Extracted text:
Chapter 17 Collections and Looping: Lists and for

A list, as its name implies, is a list of data (integers, floats, strings, Booleans, or even other lists or more complicated data types). Python lists are similar to arrays or vectors in other languages. Like letters in strings, elements of a list are indexed starting at 0 using [] syntax. We can also use brackets to create a list with a few elements of different types, though in practice we won’t do this often.


a_list = [1, 2.4, "CYP6B", 724]          # list of 4 elements
an_el = a_list[1]                        # 2.4

Just like with strings, we can use [] notation to get a sublist “slice,” and we can use the len() function to get the length of a list.


sublist = a_list[1:3]                    # list of two: [2.4, "CYP6B"]
list_len = len(a_list)                   # 4
last_el = a_list[list_len - 1]           # 725

Unlike strings, though, lists are mutable, meaning we can modify them after they’ve been created, for example, by replacing an element with another element. As mentioned above, lists can even contain other lists!

[Data extracted from a collection]
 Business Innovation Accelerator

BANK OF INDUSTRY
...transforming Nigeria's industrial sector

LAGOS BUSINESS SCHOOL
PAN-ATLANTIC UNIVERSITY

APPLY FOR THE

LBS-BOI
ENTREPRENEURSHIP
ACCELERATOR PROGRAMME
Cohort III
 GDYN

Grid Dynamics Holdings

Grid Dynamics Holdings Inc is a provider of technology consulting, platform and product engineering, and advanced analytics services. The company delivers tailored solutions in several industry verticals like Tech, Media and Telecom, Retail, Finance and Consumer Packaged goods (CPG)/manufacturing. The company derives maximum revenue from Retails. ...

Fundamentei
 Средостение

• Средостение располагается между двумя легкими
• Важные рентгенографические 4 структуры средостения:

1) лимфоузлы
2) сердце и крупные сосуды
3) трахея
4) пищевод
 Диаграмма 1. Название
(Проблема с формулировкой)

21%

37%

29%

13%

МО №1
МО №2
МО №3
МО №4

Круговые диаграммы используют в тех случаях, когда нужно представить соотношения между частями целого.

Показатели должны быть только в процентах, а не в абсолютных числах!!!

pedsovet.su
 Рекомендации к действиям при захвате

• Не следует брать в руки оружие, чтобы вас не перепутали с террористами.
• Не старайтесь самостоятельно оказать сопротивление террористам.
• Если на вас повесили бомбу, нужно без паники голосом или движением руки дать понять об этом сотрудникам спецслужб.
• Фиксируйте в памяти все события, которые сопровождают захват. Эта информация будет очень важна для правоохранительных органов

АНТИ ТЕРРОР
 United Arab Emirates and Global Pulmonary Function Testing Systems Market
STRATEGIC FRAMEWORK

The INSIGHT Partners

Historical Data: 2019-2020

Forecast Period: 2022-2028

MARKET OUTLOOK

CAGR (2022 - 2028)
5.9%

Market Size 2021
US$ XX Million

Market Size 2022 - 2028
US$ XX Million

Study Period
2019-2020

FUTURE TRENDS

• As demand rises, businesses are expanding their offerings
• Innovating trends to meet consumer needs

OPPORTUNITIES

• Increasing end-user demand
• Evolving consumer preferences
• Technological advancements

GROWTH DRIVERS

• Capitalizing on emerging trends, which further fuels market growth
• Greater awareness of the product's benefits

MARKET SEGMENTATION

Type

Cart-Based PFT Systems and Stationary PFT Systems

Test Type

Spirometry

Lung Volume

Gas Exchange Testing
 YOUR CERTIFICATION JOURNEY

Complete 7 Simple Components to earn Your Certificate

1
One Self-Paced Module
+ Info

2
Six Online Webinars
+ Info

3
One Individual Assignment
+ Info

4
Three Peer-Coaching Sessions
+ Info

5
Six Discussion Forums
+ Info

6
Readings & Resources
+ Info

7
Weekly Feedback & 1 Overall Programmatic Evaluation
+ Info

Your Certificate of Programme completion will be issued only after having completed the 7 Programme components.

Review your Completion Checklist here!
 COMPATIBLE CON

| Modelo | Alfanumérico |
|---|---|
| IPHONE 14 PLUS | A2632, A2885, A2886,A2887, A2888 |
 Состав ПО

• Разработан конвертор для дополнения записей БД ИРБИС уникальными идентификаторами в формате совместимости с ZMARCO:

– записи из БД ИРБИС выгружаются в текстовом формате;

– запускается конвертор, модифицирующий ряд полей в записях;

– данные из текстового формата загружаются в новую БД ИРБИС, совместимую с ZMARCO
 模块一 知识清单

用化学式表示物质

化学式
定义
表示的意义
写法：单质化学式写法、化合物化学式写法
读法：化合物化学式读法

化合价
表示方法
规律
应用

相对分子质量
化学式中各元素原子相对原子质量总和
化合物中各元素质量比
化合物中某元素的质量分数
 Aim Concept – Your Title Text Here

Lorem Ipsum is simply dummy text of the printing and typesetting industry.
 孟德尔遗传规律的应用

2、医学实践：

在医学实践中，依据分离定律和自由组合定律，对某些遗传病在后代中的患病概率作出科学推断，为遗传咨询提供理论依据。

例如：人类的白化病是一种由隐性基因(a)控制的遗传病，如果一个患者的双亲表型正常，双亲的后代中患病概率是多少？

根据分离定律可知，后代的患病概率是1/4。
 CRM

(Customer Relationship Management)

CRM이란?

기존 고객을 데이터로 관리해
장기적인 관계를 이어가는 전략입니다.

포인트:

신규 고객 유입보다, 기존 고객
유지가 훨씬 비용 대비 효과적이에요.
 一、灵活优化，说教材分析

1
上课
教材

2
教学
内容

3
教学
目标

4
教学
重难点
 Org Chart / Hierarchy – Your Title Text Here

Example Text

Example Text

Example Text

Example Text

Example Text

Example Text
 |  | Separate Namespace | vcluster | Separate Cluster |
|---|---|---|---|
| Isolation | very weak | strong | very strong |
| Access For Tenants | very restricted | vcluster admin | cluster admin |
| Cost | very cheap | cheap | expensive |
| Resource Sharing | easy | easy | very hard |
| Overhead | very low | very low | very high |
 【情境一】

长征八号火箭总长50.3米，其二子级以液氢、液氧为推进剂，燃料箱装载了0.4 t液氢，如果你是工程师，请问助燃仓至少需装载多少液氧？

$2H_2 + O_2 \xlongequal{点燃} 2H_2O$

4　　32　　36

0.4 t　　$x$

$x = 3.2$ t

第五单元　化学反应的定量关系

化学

Study questions:
A - Return everything from "A list, as its" down to "do this often." in the chapter on Python lists, copied exactly.
B - Translate this sentence from the chapter on Python lists into Spanish: "Python lists are similar to arrays or vectors in other languages."

Solution list:
A -
A list, as its name implies, is a list of data (integers, floats, strings, Booleans, or even other lists or more complicated data types). Python lists are similar to arrays or vectors in other languages. Like letters in strings, elements of a list are indexed starting at 0 using [] syntax. We can also use brackets to create a list with a few elements of different types, though in practice we won’t do this often.

B - Las listas de Python son similares a los arreglos o vectores de otros lenguajes.